10) Indemnification- Personality should indemnify the Producer for any breach of representation/ warranties, false representation of facts, character profiling, etc.
11) Credits- If the Personality would be entitled to any credits in the Film then a clause to that effect may be added.
12) Force Majeure- a force majeure event is an act of God which is beyond the reasonable control of the parties. The parties may have a clause on force majeure event providing that neither party shall be responsible for failure of obligations if it is due to a force majeure event.
The Producer may terminate the Agreement on the following grounds
i. breach by the Personality of the representations, warranties, obligations under the Agreement;
ii. Personality doing any act/ omission which might prejudice the rights of the Producer;
iii. Force Majeure Event, Film being abandoned, shelved, etc.
iv. If any objection is received to the public notice given by the Producer.
The Consequences of such termination would depend on the commercial understanding between the parties. For instance, if the agreement is terminated due to breach by the Personality then a refund of any consideration paid may be sought. If it is terminated for any reason which is not due to the breach of the Personality, then a pro-rata payment may be made. If the Producer is terminating the Agreement, then it may not want the rights granted to it and therefore such rights should revert to the Personality. However, if the Producer intents to continue with the project without using the real name of the Personality then it may choose to have a clause to retain such rights.
The Producer should take an acknowledgment from the Personality to the effect that the Personality shall not be entitled to rescission, injunctive or other equitable reliefs.
15) Boiler plate clauses:
(i) Governing law and jurisdiction– the governing law and jurisdiction should be mentioned. If the parties agree to arbitration as a dispute resolution mechanism then an arbitration clause should be added and the jurisdiction clause should be subject to such arbitration clause.
(ii) Assignment-Neither party having the right to assign the agreement or any of its rights and obligations without the prior written consent of the other party.
(iii) Relationship of parties– Each party remaining independent with respect to the other and nothing in the agreement amounting to partnership, agency, joint venture, etc.

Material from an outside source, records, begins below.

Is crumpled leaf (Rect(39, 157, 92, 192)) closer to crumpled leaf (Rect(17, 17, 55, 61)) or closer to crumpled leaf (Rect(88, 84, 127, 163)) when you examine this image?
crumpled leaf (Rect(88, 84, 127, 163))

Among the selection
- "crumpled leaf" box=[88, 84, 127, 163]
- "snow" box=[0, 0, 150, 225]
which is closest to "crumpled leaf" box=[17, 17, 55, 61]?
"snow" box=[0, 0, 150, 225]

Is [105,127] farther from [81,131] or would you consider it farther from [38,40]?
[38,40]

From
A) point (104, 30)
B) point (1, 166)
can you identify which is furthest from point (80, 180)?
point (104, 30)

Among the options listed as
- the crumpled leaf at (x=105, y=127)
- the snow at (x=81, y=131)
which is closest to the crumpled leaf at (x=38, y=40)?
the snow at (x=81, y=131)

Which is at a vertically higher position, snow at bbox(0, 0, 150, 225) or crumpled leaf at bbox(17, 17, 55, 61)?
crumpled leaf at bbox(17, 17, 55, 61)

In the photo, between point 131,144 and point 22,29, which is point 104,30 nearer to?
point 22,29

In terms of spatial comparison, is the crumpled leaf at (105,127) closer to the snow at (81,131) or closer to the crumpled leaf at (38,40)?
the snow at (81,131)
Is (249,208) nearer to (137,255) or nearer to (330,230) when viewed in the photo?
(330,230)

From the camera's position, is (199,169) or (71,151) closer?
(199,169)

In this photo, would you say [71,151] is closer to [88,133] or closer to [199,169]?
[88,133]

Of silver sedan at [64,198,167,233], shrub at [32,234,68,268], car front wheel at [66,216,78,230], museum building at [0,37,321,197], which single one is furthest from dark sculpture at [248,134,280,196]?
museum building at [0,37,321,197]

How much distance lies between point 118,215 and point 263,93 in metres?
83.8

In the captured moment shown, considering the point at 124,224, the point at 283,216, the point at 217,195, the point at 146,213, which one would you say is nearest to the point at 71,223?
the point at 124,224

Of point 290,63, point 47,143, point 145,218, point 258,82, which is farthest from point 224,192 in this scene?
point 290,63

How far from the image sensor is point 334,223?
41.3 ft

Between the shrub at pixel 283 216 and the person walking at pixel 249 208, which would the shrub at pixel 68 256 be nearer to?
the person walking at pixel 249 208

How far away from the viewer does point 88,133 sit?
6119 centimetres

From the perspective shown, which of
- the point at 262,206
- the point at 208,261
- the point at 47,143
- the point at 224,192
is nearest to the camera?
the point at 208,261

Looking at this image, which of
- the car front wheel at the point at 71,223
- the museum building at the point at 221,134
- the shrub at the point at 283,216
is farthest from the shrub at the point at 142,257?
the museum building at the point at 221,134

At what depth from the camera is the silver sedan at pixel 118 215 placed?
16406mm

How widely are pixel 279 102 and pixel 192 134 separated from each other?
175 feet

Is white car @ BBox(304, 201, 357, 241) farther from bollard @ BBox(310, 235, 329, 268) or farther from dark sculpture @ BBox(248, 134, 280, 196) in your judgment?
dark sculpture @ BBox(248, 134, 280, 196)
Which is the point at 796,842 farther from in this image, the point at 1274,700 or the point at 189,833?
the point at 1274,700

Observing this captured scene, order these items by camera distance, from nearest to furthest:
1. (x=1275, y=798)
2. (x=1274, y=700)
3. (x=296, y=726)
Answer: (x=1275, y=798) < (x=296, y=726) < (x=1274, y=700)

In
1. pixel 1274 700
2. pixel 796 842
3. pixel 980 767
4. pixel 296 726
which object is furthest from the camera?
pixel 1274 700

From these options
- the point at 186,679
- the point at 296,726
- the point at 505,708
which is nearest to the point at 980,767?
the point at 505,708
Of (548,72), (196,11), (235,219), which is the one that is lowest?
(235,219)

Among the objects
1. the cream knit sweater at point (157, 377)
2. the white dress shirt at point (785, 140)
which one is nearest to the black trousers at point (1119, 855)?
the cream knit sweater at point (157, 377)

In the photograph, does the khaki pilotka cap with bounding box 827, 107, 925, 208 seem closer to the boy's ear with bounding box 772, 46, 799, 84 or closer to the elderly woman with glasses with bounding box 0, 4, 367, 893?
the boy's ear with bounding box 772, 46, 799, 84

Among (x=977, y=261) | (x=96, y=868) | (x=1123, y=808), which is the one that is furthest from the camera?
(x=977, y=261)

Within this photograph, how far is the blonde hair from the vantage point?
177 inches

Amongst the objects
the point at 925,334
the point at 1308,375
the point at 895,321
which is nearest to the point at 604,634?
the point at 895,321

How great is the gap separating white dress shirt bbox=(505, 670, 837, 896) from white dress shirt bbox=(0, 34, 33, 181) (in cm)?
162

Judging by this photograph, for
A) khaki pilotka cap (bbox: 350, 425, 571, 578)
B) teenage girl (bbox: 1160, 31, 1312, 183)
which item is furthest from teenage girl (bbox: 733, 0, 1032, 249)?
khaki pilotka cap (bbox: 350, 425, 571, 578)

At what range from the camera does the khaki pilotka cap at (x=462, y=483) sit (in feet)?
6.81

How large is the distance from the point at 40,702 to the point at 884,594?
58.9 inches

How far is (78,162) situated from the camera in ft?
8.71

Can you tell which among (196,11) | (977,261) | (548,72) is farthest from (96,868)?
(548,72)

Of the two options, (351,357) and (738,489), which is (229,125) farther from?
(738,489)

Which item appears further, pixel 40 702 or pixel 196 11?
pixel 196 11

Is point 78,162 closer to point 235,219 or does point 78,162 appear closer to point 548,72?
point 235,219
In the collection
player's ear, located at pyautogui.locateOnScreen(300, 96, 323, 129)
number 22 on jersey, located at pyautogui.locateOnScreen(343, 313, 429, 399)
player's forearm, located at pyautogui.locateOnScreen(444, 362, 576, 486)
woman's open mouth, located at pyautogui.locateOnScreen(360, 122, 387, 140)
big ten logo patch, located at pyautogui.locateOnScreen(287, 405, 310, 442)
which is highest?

(iv) Waiver – failure of any party to demand strict performance by the other of any of the terms, covenants or conditions of the agreement shall not be construed as a continuing waiver or relinquishment thereof and either may at any time demand strict and complete performance by the other party of the said terms, covenants and conditions.
(v) Modification-No modification or amendment of any provision shall be valid or binding unless executed and delivered by the parties in writing.
(vi) Severability- in the event any provision of the agreement is declared to be void, invalid or unlawful by any court or tribunal of competent jurisdiction, such provision shall be deemed severed from the remainder of this agreement and the balance shall remain in full force and effect.
(vii) Notices- all notices should be in writing. Mode of sending the notice and the contact details should be mentioned.